The excerpt you shared on your blog was really impressive. It was very readable. I have often found historical fiction that I've browsed through in bookstores to be less than clear due to a great amount of obscure references to people, places and objects of material culture that I'm not familiar with, and also to move too slowly. It seems some writers lose themselves in the history and atmosphere and forget about the need for good storytelling.

Your excerpt was certainly good storytelling! Clear motivations, goals, obstacles, risks, stakes, tension, etc. Very vivid. I had no trouble at all getting right into and following it closely. That is very satisfying, as opposed to reading something and feeling you didn't quite get it.

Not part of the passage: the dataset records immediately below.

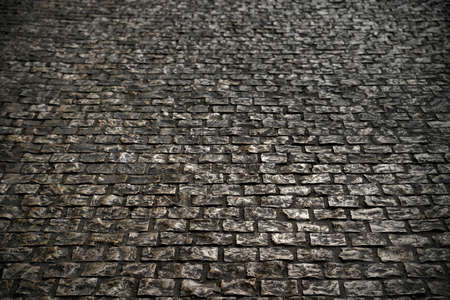 old grunge cobble stone road surface background texture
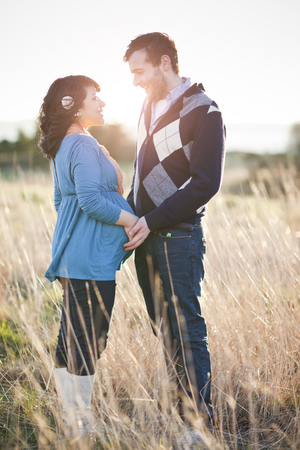 Pregnant woman holding husbands hands in field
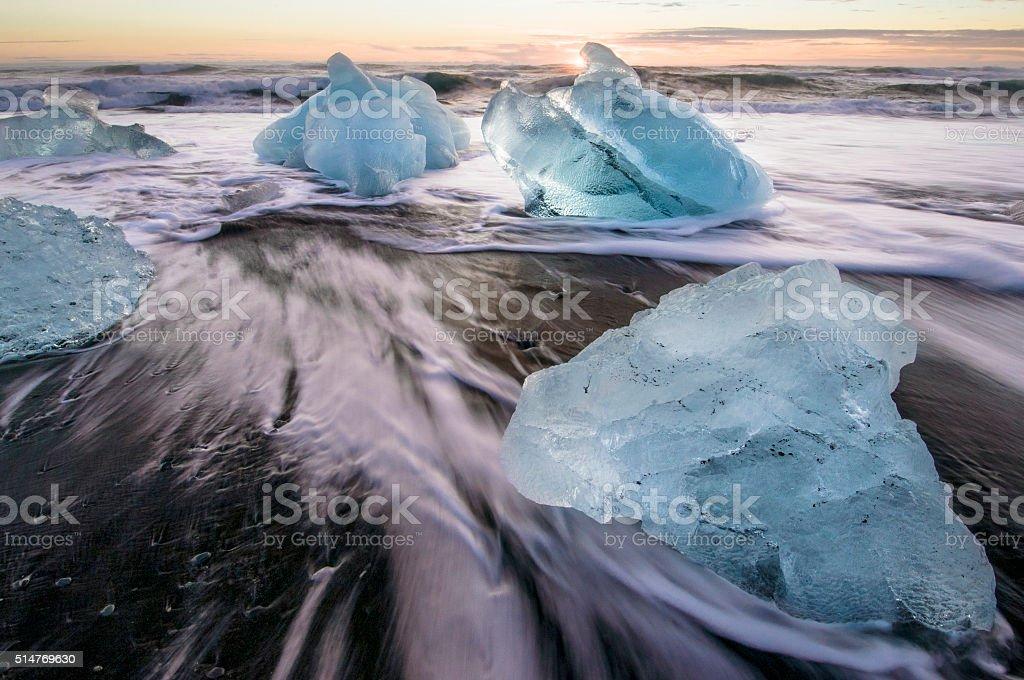 Ice on the black volcanic beach, Jokulsarlon glacier lagoon, Iceland. stock photo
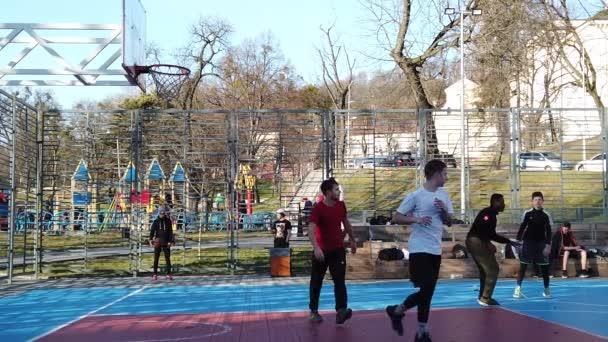 Lviv, Ukraine - 22. Februar 2020: Jugendliche spielen Basketball auf dem städtischen Sportplatz auf dem öffentlichen Platz.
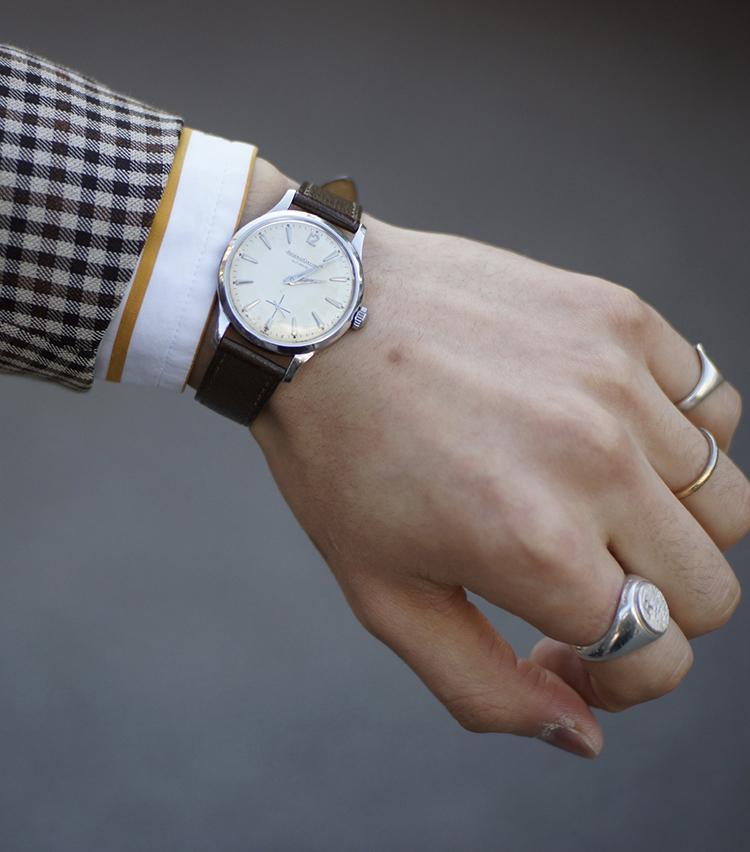 <p><strong>ビームス ハウス 丸の内 齋藤龍治さんの愛用時計<br /> ジャガー・ルクルト/1960年代アンティーク(モデル名不明)</strong><br /> 「6年くらい前の誕生日にお客様に頂いた物。バックヤード作業中にぶつけてリューズを飛ばしてしまって(そのまま紛失)修理代が高くついたが、余計に愛着が湧いた。ベルトは某H社出身の職人が手がけるLICの物。シンプルで何でもないんだけど、品があるのがお気に入り。アクセサリーでごちゃごちゃしている人が苦手なので、リングだけにしています」<br /> <a href=
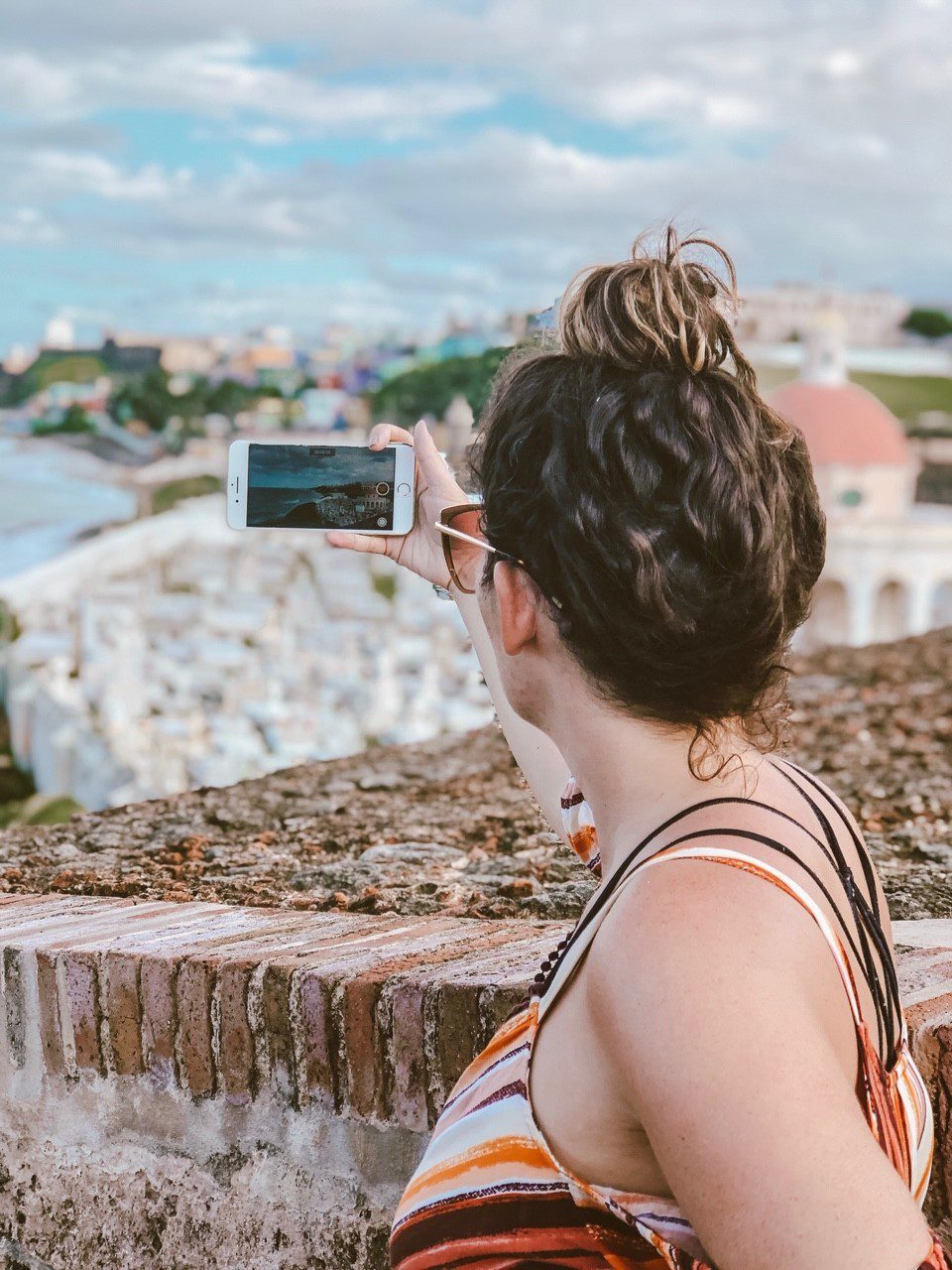 5 Amazing Reason to go on a Holland America cruise with Oprah Magazine by popular US lifestyle blog Fresh Mommy Blog: image of woman looking out over a city and taking a picture with her iphone.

Keep up the good -- scratch that -- EXCELLENT -- work!

Any visitors to my blog who haven't visited Wynn's blog, you can find a link to it on my main page under AUTHORS' BLOGS. Well worth a visit!

Debra Young said...

I'm waving the flag for you, Adrian. I'm approaching the rewrite start line myself with SILK RIVER, and having a few nervous jitters, but I'm looking forward to the run! Good luck with THE REFLECTING STONE. d:)

Adrian Swift said...

Jitters is a good word for it, Debra! Glad you're moving forward with a satisfying project to work on.

I share your sense of jitters. I'm trying to block them out entirely, as best I can. I shift my thoughts to the positive, to dreaming and brainstorming, keeping the vision of the story in mind, the goal of the quality end product. I try not to spend any time with the doubts or anxiety because it's just not worth it. A rewrite or edit requires positive thinking! It's the only way it works.

Best wishes with SILK RIVER! Just focus on the positive, always look ahead, see the book in your mind as you wish it to be and don't worry. Whatever you do now can be fixed later. As someone said, "Don't get it right, get it written."